Managing Latency and Throughput

Problem Definition

Latency is a measure of how long a business transaction takes to complete. Throughput measures, on average, the number of business transactions possible per second while taking into account any lower or upper bounds which may point to bottlenecks. Defense against latency and throughput issues can be written into the Daml application during design.

First we need to identify the potential bottlenecks in a Daml application. We can do this by analyzing the domain-specific transactions.

Each Daml business transaction kicks off when a Ledger API client sends the commands create or exercise to a participant.

Important

  • Ledger transactions are not synonymous with business transactions.
  • Often a complete business transaction spans multiple workflow steps and thus multiple ledger transactions.
  • Multiple business transactions can be processed in a single ledger transaction through batching.
  • Expected ledger transaction latencies are on the order of 0.5-1 seconds on database sequencers, and multiple seconds on blockchain sequencers.

Refer to the Daml execution model that describes a ledger transaction processed by the Canton ledger. The table below highlights potential resource-intensive activities at each step.

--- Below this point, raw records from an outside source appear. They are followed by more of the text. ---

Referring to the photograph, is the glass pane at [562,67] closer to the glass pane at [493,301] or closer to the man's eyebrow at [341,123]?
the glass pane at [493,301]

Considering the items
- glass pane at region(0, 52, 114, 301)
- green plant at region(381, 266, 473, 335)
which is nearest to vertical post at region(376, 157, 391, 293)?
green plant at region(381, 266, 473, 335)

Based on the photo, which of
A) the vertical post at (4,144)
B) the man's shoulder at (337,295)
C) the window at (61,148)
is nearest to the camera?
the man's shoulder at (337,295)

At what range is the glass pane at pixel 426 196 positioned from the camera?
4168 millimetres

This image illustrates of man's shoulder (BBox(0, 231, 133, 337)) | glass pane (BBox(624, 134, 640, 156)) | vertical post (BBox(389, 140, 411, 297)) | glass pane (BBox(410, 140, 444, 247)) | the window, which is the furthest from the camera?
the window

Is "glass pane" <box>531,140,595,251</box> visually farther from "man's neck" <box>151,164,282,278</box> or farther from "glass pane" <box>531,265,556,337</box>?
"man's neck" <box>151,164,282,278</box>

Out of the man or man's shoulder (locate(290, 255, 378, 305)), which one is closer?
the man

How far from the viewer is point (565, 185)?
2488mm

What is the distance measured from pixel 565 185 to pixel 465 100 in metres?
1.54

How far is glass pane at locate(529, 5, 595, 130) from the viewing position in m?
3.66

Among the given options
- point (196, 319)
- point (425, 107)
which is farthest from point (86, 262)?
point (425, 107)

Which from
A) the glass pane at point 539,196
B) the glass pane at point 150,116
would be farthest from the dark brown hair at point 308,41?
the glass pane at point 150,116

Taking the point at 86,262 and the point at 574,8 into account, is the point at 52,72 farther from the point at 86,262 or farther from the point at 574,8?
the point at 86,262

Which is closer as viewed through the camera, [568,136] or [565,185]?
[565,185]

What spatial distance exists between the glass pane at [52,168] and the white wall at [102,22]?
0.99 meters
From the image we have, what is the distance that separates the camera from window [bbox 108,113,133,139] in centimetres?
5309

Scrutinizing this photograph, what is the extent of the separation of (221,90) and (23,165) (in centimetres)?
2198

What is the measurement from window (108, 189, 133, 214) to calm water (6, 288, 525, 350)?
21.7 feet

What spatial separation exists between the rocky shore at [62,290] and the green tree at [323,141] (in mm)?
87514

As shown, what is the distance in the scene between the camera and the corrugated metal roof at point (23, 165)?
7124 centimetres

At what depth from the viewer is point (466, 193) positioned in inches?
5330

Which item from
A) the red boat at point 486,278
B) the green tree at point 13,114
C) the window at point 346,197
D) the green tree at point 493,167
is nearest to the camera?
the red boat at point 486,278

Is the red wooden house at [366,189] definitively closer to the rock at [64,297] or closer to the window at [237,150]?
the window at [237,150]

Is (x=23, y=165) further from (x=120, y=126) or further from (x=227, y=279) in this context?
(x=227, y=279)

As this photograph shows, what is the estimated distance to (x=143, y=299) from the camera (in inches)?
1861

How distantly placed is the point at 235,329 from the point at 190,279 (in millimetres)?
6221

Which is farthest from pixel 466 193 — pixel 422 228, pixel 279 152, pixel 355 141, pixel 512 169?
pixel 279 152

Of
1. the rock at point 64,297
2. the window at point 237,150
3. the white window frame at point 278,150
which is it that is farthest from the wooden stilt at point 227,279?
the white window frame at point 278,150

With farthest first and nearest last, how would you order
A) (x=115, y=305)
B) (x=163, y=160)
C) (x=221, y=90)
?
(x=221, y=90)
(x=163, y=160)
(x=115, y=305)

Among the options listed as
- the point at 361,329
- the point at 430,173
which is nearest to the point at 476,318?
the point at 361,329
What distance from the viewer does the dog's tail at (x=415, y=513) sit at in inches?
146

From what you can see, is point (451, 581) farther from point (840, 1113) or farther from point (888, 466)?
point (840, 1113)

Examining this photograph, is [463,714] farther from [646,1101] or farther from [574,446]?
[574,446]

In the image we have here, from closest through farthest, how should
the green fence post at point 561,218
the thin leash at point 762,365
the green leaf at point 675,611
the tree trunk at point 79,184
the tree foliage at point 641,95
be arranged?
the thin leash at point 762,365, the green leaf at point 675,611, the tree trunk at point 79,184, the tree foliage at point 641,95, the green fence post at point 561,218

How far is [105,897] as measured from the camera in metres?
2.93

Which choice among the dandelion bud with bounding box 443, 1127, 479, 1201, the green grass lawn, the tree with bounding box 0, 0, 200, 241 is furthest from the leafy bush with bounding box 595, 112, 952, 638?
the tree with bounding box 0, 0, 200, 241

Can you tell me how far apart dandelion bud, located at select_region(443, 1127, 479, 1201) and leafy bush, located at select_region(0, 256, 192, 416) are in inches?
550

Step Participant Resources used Possible bottleneck drivers
Interpretation
  • Submitting participant node
  1. CPU
  2. Memory
  3. DB read access
  1. Calculation complexity
  2. Size and number of variables
  3. Number of contract fetches
Blinding
  • Submitting participant node
  • CPU/memory
  • Number and size of views
Submission
  • Submitting participant node
  • Sequencer
  1. CPU
  2. Memory
  1. Serialization/deserialization
  2. Transaction size/number of views
Sequencing
  • Sequencer
  1. Backend storage
  2. Network bandwidth
  1. Transaction size
  2. Transaction size/number of views
Validation
  • Receiving participant nodes
  1. Network bandwidth
  2. CPU
  3. Memory
  4. DB read throughput
  1. Transaction size -> download, deserialization, storage costs
  2. Computation complexity
  3. Number of contract fetch reads
  4. Number and size of variables
Confirmation
  • Validating participant nodes
  • Sequencer
  1. Network bandwidth
  2. Sequencer network
  3. Backend write throughput
  • Number of confirming parties
Mediation
  • Mediator nodes
  1. Network throughput
  2. CPU
  3. Memory
  • Number of confirming parties
Commit
  • Mediator nodes
  • Sequencer
  1. CPU
  2. Memory
  3. DB
  4. Network bandwidth
  • Number of confirming parties

Possible Throughput Bottlenecks in Order of Likelihood

  1. Transaction size causing high serialization/deserialization and encryption/decryption costs on participant nodes.
  2. Transaction size causing sequencer backend overload, especially on blockchains.
  3. High interpretation and validation cost due to calculation complexity or memory use.
  4. Large number of involved nodes and associated network bandwidth on sequencer.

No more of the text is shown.